Wednesday, July 18, 2007

Sjogren syndrome involving the parotid glands





Findings

Figure 1 and Figure 2: There are diffusely enlarged, heterogeneous parotid glands with invasion of the carotid space and punctate calcifications in the left parotid gland. Discrete areas of low attenuation likely represent areas of parenchymal destruction or contained saliva.


Diagnosis: Sjogren syndrome involving the parotid glands


Sjogren’s syndrome is a chronic, systemic exocrinopathy secondary to lymphocytic infiltration of the salivary and lacrimal glands. Sjogren’s is the second most common autoimmune disorder after rheumatoid arthritis. Sjogren’s affects patients between 50-70 years of age with a 90% to 95% female predominance. Sjogren’s is primarily characterized by dry eyes (keratoconjunctivitis sicca) and dry mouth (xerostomia) although patients may develop symptoms referable to multiple organ systems similar to systemic lupus erythematosus. Certain systemic manifestations are unique to Sjogren’s syndrome such as interstitial nephritis, hyperglobulinemic purpura, and an increased risk of lymphoma. On the opposite end are patients complaining of dry eyes and mouth with vague symptoms of fatigue, myalgia, and cognitive dysfunction which may be difficult to distinguish from fibromylagia or depression.

The diagnosis of Sjogren’s syndrome involves both subjective and objective criteria. Patient’s complain of inadequate tear production and decreased saliva production. Ocular signs of corneal damage are present on physical exam (Schirmer’s or Rose Bengal) with a slit lamp exam. Laboratory diagnosis of Sjogren’s syndrome involves detection of antibodies to the Sjogren A or B antigen, SS-A (Ro) and SS-B (La). Labial biopsy and additional test indicating impaired salivary gland function may also be performed.

There are primary and secondary forms of the Sjogren’s syndrome. Primary Sjogren’s syndrome generally consists of dry eyes and mouth due to salivary and lacrimal gland destruction via autoimmune activation of lymphocytes. Secondary Sjogren’s syndrome, usually due to rheumatoid arthritis, causes symptoms related to exocrinopathy and collagen vascular disease. These patients have high titers of the SS-A antibody. Other secondary causes of Sjogren’s syndrome include systemic lupus erythematosus or scleroderma.

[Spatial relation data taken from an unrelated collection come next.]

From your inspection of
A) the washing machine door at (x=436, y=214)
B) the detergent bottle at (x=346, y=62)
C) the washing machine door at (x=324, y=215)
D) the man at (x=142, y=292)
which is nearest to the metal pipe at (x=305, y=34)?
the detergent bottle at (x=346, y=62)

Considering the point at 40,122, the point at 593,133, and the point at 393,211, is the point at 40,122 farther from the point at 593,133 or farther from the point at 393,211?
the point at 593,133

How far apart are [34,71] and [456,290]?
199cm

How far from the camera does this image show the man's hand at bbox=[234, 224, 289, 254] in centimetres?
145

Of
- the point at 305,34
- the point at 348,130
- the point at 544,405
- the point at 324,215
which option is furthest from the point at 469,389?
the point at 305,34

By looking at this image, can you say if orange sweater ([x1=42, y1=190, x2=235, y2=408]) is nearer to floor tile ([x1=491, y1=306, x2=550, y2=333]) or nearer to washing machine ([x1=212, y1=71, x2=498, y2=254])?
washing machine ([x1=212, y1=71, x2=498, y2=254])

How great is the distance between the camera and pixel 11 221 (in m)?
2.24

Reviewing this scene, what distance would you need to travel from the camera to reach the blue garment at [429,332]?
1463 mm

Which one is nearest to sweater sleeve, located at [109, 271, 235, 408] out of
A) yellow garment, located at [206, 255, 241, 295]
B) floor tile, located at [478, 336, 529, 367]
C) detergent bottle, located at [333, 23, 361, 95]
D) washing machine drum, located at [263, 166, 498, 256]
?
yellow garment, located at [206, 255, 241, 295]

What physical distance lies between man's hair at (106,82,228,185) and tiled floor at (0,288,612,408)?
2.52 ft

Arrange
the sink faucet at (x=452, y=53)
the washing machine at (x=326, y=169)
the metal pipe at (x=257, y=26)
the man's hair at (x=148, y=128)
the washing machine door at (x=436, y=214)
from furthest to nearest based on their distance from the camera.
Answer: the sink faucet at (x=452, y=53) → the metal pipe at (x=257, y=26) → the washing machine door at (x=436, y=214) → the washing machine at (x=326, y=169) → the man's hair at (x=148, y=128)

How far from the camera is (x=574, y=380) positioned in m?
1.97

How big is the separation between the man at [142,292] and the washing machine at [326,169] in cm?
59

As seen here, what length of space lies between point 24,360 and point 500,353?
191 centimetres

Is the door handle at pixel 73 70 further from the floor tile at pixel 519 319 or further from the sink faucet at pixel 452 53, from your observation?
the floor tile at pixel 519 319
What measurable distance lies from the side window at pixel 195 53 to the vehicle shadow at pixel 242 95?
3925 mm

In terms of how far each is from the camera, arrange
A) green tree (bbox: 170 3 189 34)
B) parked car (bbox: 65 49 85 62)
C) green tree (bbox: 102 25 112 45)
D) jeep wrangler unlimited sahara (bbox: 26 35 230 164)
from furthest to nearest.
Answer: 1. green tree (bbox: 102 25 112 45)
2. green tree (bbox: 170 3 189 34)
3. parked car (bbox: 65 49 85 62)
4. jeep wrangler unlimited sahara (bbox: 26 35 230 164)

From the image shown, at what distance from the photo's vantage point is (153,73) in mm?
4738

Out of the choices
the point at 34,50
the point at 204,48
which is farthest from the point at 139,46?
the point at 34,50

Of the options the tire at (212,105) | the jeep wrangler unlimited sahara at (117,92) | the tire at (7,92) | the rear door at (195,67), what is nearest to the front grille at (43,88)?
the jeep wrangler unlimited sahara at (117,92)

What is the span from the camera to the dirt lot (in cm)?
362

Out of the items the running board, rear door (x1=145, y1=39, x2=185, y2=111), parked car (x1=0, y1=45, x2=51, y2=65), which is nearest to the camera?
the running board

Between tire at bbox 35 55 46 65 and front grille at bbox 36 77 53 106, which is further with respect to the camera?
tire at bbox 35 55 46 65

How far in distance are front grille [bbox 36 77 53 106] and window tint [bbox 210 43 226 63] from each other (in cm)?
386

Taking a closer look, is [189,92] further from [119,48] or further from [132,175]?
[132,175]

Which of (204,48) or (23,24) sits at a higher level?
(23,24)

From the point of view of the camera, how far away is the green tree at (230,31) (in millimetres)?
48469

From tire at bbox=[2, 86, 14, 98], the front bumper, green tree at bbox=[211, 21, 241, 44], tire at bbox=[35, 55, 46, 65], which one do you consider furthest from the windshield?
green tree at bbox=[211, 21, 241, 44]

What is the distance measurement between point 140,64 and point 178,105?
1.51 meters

The imaging appearance of the parotid glands in Sjogren’s syndrome is varied and depends on the stage of the disease. The parotid glands may appear normal in the early stages. Multiple small cysts in both parotids can be seen in the intermediate form of the disease. Late stage Sjogren’s syndrome of the parotids involves large cystic and solid masses. The cystic components represent areas of destroyed gland or collections of saliva while the solid masses represent lymphoid aggregates which actively destroy the gland. Contrast enhanced CT typically demonstrates bilateral parotid enlargement, heterogeneous enhancement of solid and mixed cystic lesions and punctate calcifications. MR sialography is the best imaging test if Sjogren’s syndrome is suspected because of its ability to accurately stage the severity of the disease.